= EXTRACTED DATA =
>>>
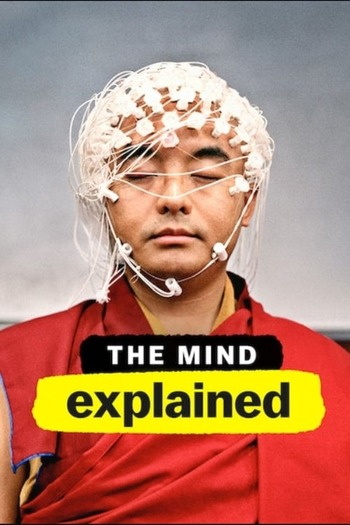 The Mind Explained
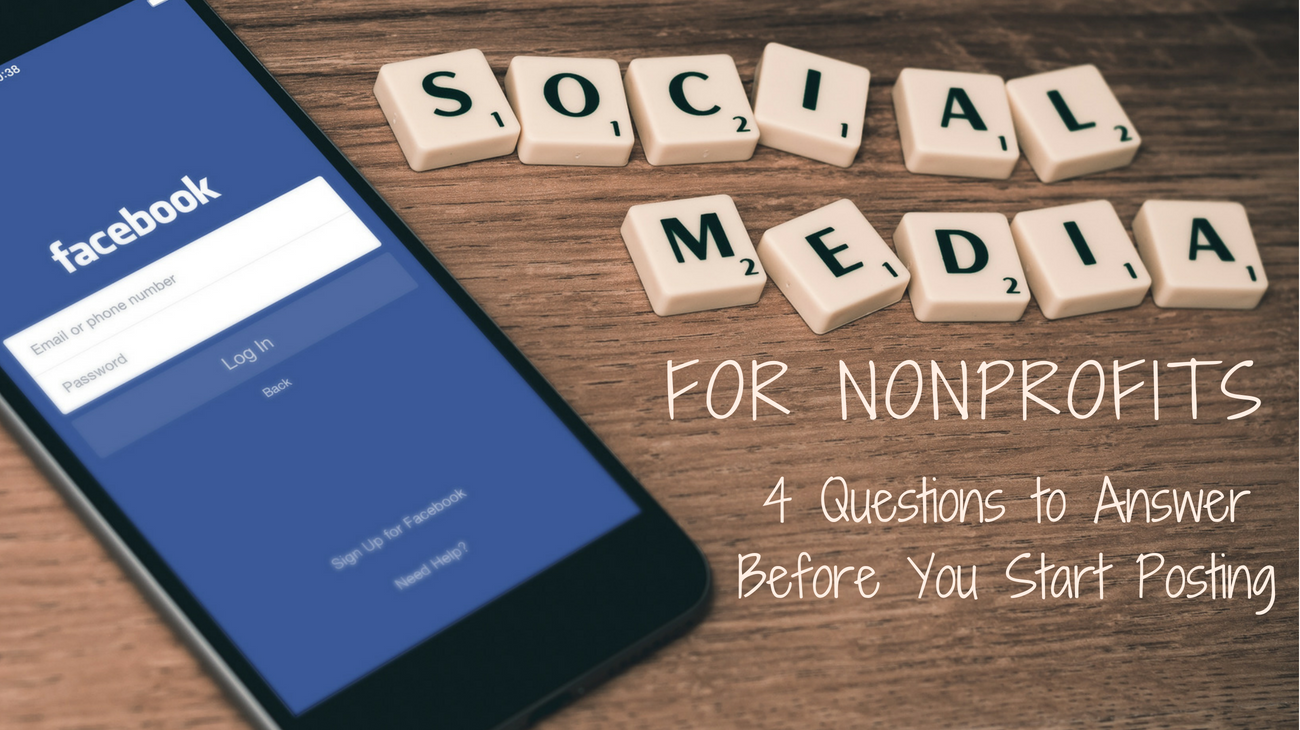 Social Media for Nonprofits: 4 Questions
<<<
>>>
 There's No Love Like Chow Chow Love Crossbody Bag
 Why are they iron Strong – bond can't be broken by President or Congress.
<<<
= DIRECTIONS =
Going back to the data above, write out everything from the line with "The Mind Explained" down to the line with "Social Media for Nonprofits: 4 Questions", both included, leaving every picture out.

= ANSWER TO THE PROBLEM =
 The Mind Explained
 Social Media for Nonprofits: 4 Questions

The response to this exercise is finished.